EXERCISE INSTRUCTIONS
Return the listing below exactly. Leave its pictures out.

DATASET EXTRACT
Segment Open
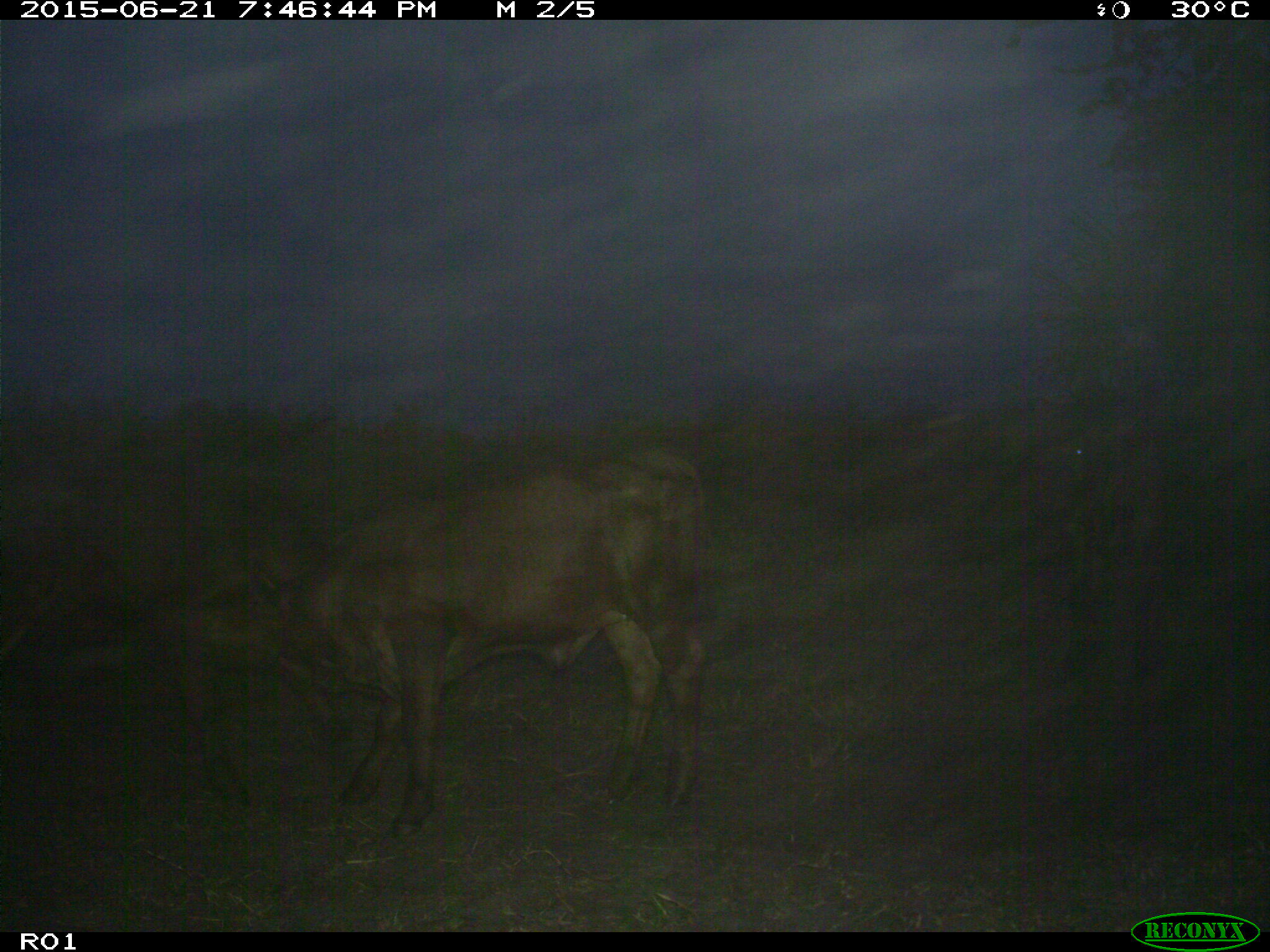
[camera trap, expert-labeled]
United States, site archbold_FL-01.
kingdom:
Segment Closed
FINISHED TASK
[camera trap, expert-labeled]
United States, site archbold_FL-01.
kingdom:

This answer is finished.